Fernando P. Ferreira, a Portuguese artist currently completing a PhD, will combine his interest in cartography and material culture with his experimental artistic practice by overlapping the social narratives belonging to the site through weaving natural materials with a portable loom which he purposely designed. Marija Rasa Kudabaite, a Lithuanian sound artist based in Brussels, will focus on sonic spatialisation of fragile and ephemeral natural elements, radically shifting away from human-dominated narratives. Similarly, but through a different lens, Maltese dance artist and researcher Florinda Camilleri will work on a performance inspired by the Posidonia Oceanica, the seaweed indigenous to the seascape in front of the watchtowers, which has been protecting the marine ecology of the coast for centuries, acting almost as its ‘natural guardian’. The coastal natural landscape will serve as inspiration for the work of Austrian sculptor Alfred Graf, while Maltese artists Samuel Ciantar and Charlene Galea will manipulate, re-imagine, and repurpose found objects inherent to the space and its surroundings, in some cases of human fabrication. Visual and multimedia artist Rakel Vella will tackle the curatorial statement thought the lens of digitalisation, using different digital media to engage with the physical attributes of the space. 

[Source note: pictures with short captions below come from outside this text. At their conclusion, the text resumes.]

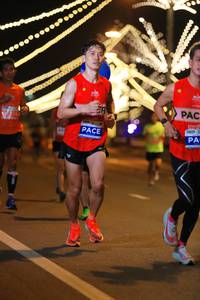 BIB: 
                            <button type="button" onclick="openModal(14803253)" class="btn btn-primary btn-sm float-right btn-popup" data-toggle="modal" data-target=".modal-high-quality">
                        <i class="fas fa-shopping-cart"></i> Add to Cart
                    </button>
                                            <button type="button" onclick="isThisMe(14803253, true)" class="btn btn-success btn-sm float-right btn-popup btn-isme hidden" data-toggle="tooltip" data-placement="bottom" title="นี่คือรูปของคุณใช่ไหม คลิกที่นี่เพื่อเอาเข้าอัลบั้ม">
                        <i class="fas fa-plus"></i> Add to album
                    </button>
                    <button type="button" onclick="isThisMe(14803253, false)" class="btn btn-warning btn-sm float-right btn-popup btn-isnotme hidden">
                        <i class="fas fa-ban"></i> Remove from album
                    </button>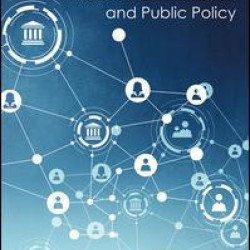 Governance Networks in Public Administration and Public Policy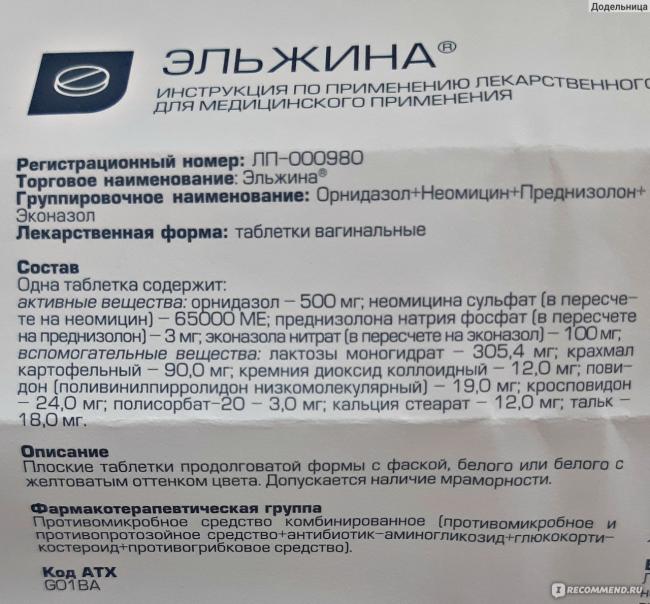 Миконазол – инструкции по применению разных форм препарата (мазь, крем, свечи, таблетки, спрей), отзывы, цена. лечение миконазолом кожного грибка, молочницы и других инфекций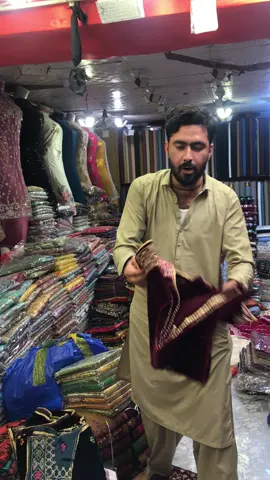 Watsap nambar 03174280286   03478010096 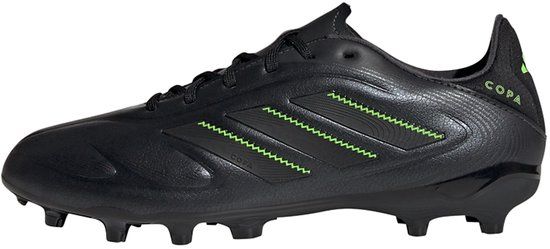 adidas Performance Copa Pure 3 League Firm/Multi-Ground Voetbalschoenen Kids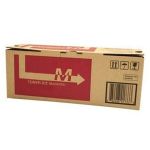 Copystar TK-5219M Magenta Toner Cartridge (15k Pages)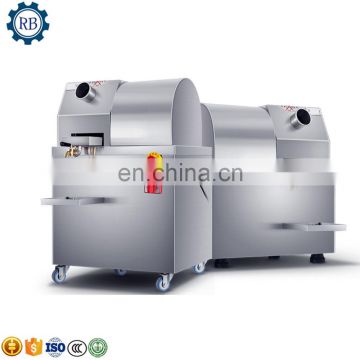 factory price sugarcane juicing machine sugarcane juice making machine sugarcane juicer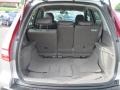 2009 Alabaster Silver Metallic Honda CR-V LX  photo #15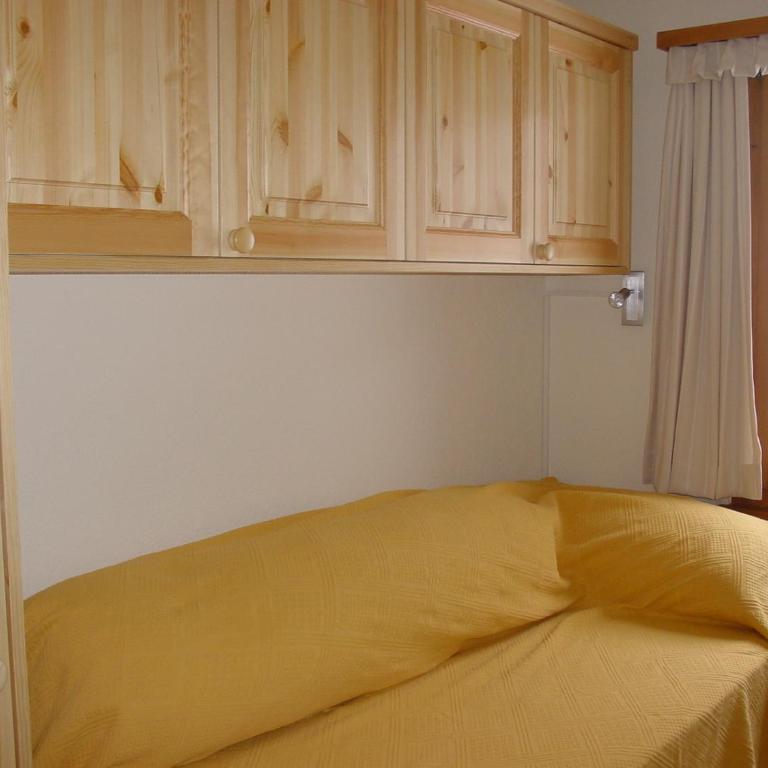 bel-air 21 u.23 - Apartment mit 3 Schlafzimmern - 11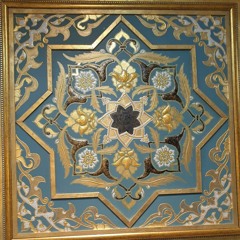 عائشة عصام الدين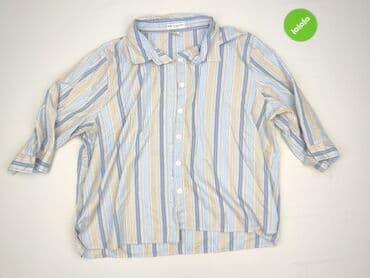 t shirty motocyklowe: Women`s shirt, size 2XL (EU 44) — 2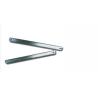 Buy cheap double side grinding teeth hacksaw blade from wholesalers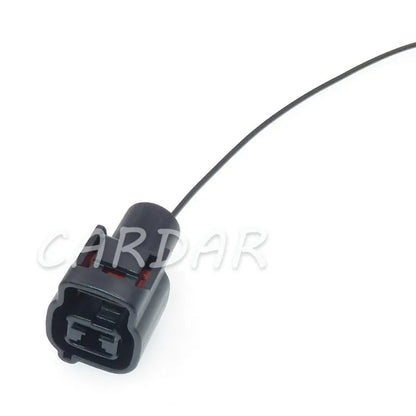1 Pin 7.8 Series High Current Automotive Cable Socket Wire Harness Waterproof Connector MG650943-5 MG640944-5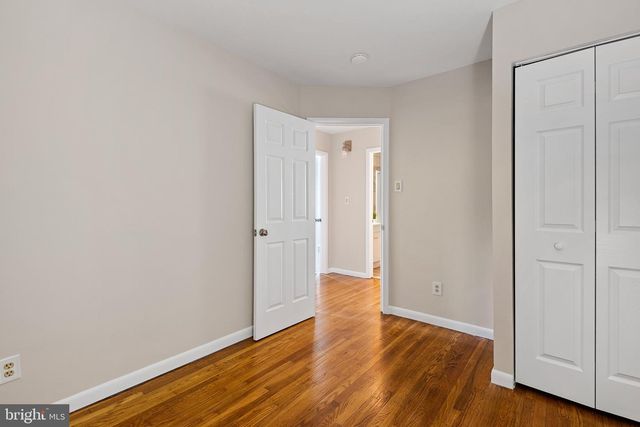 602 TAMARA CIR, Newark, DE 19711
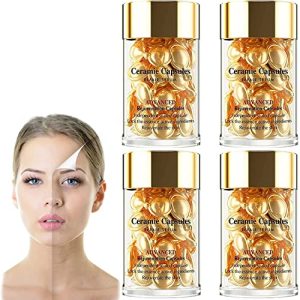 Arden Ceramide Capsules Youth Restoring Serum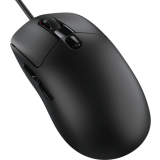Souris Cougar Minos Neo RGB Noir (CGR-WLMB-MINEO)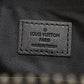 Fashion Luxe Touch bags - 2932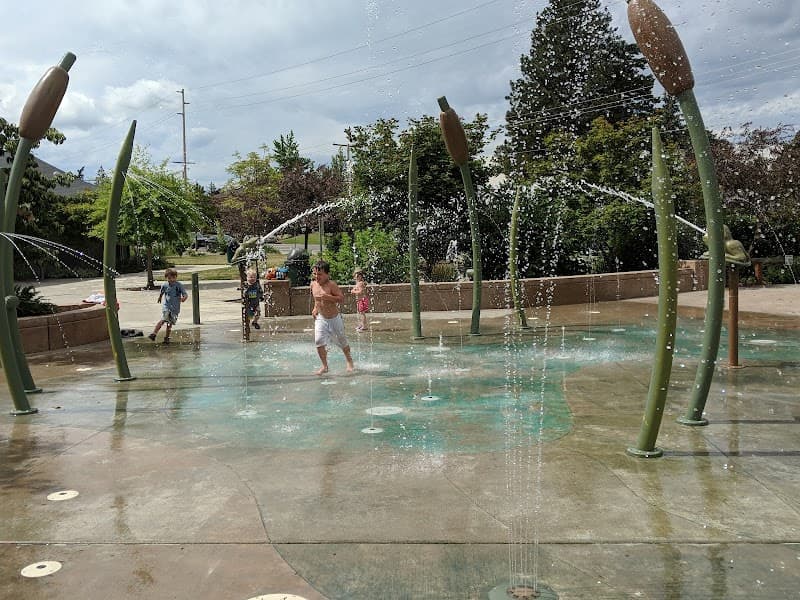 Photo by Josh Howard (Google)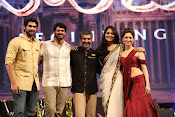 Baahubali audio release photos-thumbnail-2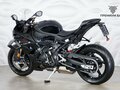 2025 BMW S 1000 RR, чёрный, 2299000 рублей - вид 7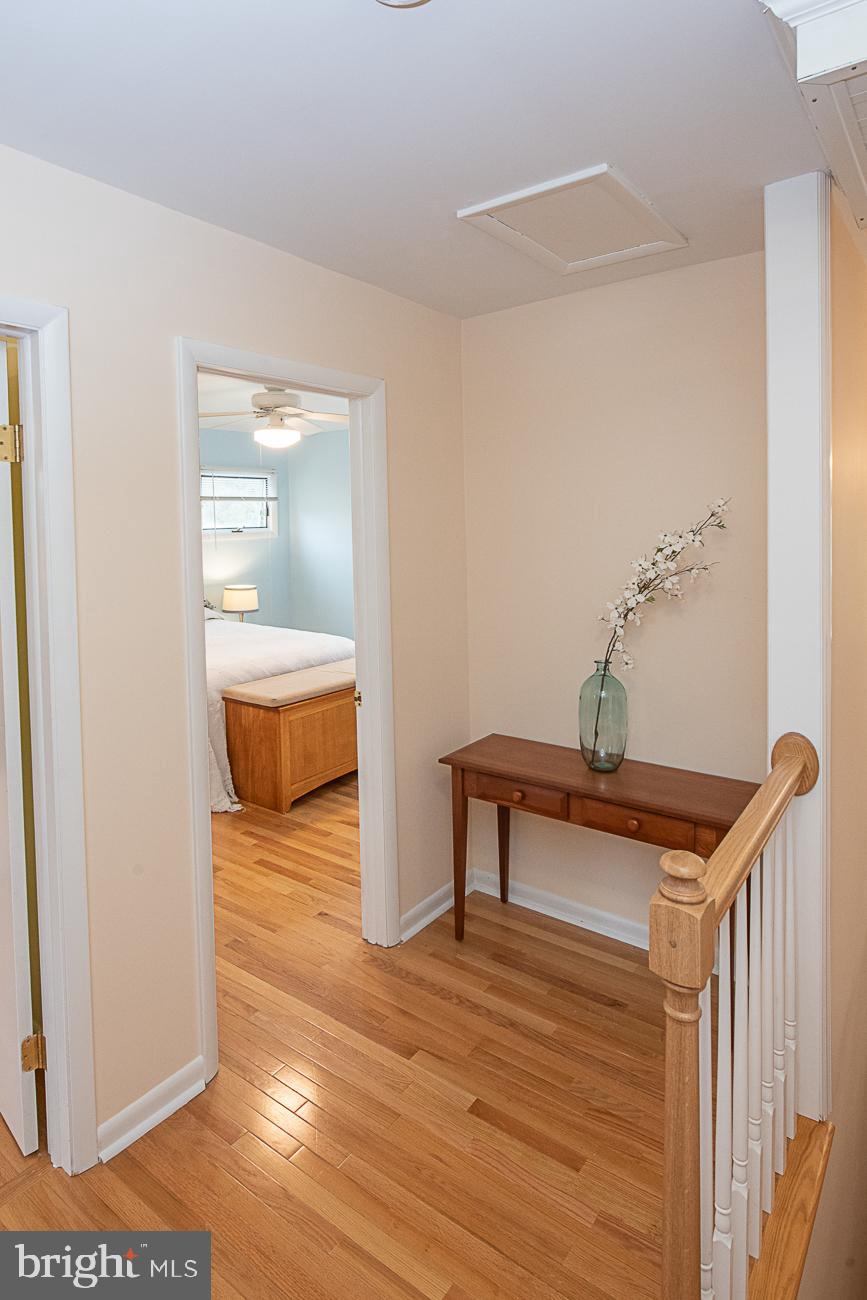 808 Ridge Lane Media, PA 19063 - Photo 41 of 65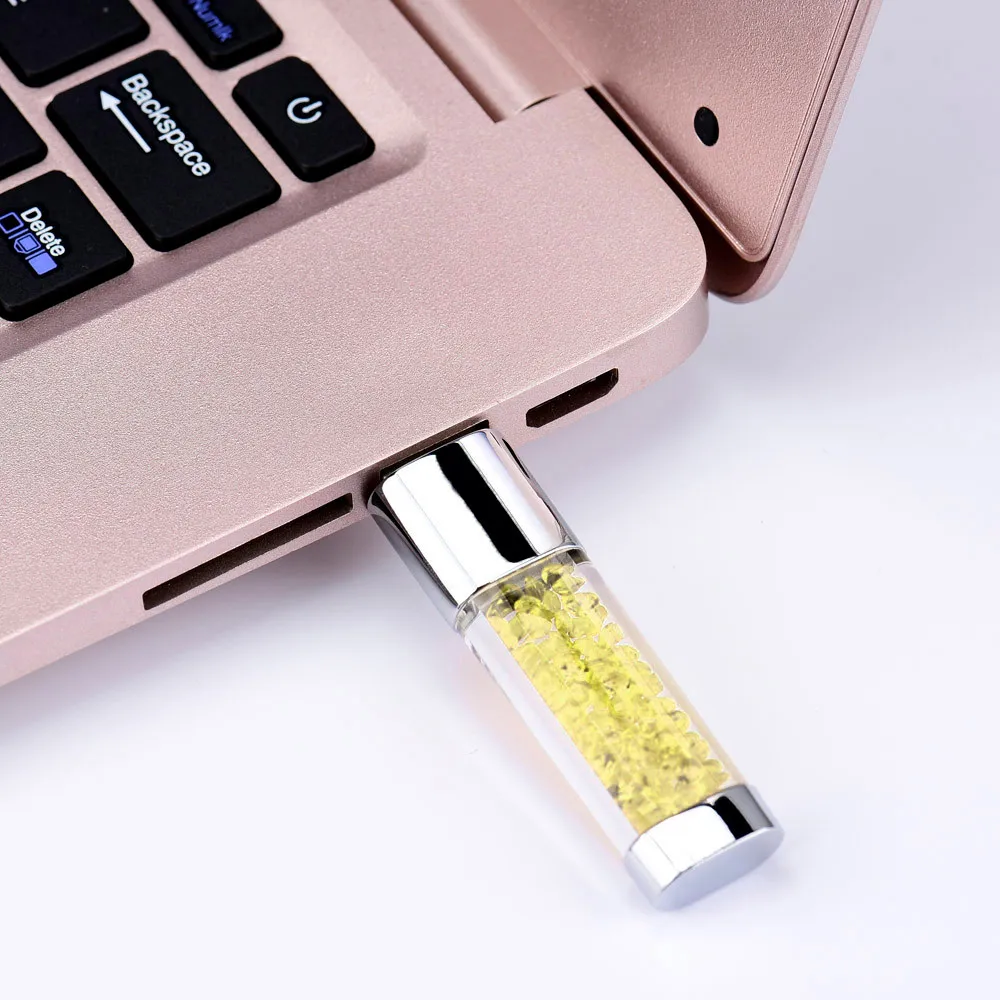 USB флэш-usb-флеш-накопитель USB 2,0 64 Гб флэш-накопитель карта памяти мини-диск цифровой U диск Micro Sd Drive-L830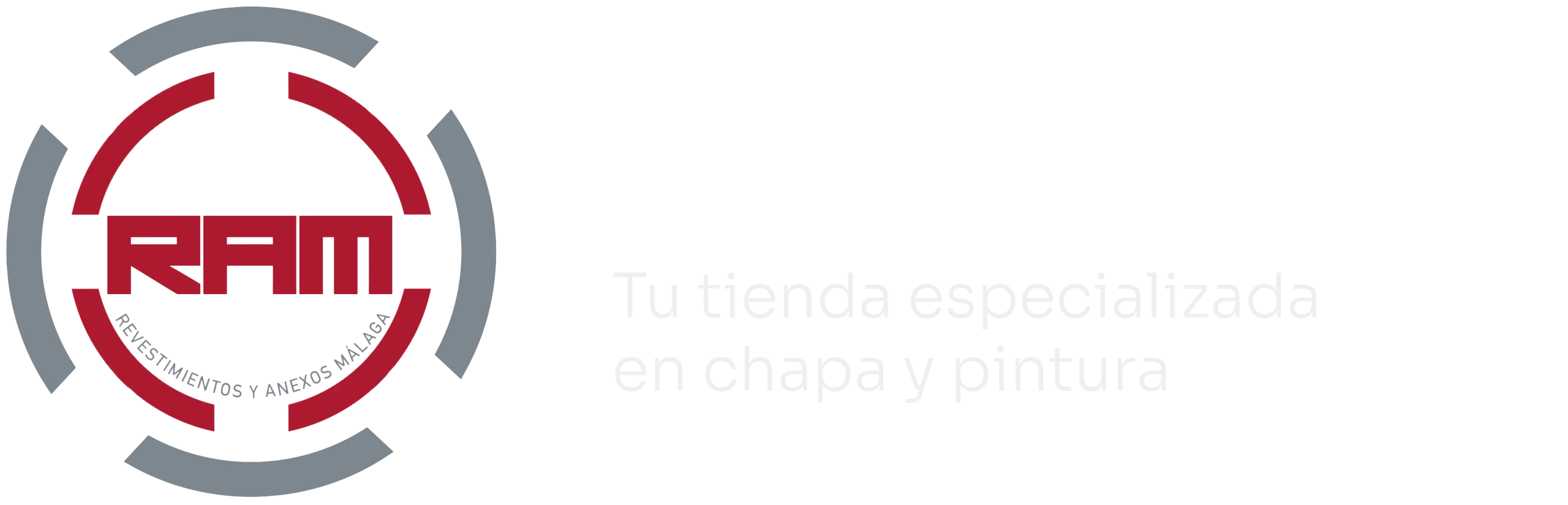 R.A.M Commerce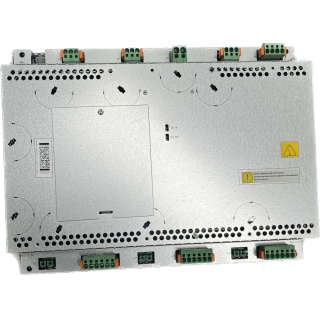 ABB IRC5 Drive unit 3HAC029818-001/12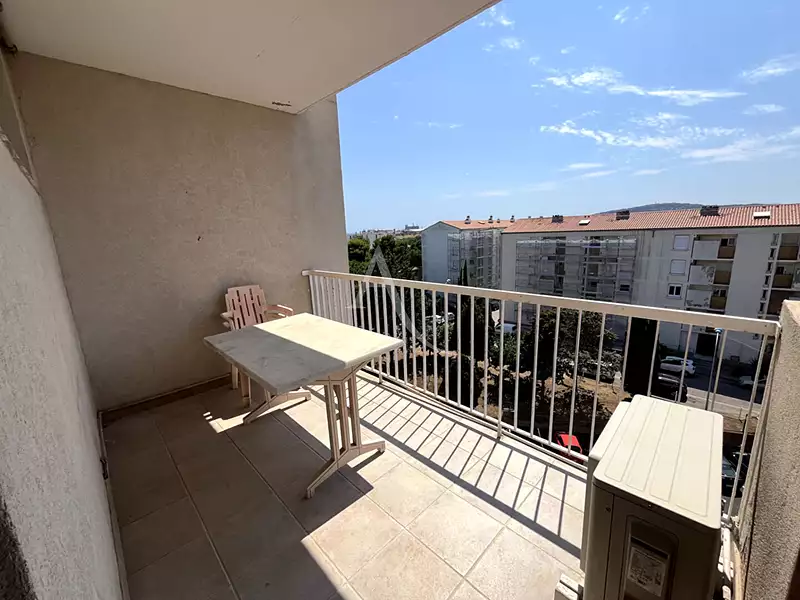 Appartement, 87,83 m²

As indicated by Sabine Küper-Büsch, the common denominator bringing together all contributions will be the focus on ecological damages currently endangering the Mediterranean, and the prioritisation of “beyond-human communities, in an effort to garner an understanding of their validity in the safeguarding of socio-environmental and cultural heritage aspects of threatened landscapes.” The outcomes of the residency will be presented from 24th November to 10th December at the Qalet Marku tower, where the artists hope to engage with a wide and diverse audience. An updated programme will be available on www.unfinishedartspace.org and www.diyalog-der.eu.

Beyond What Drifts Us Apart is a collaborative event of the Istanbul-based Mahalla Festival organised by Diyalog, this year in collaboration with Unfinished Art Space and partnered by Din L-Art Ħelwa. It is part of the MagiC Carpets Platform, co-funded by the European Union’s Creative Europe program, and is supported by Arts Council Malta, and by the Federal Ministry for Arts, Culture, the Civil Service and Sport of the Republic of Austria.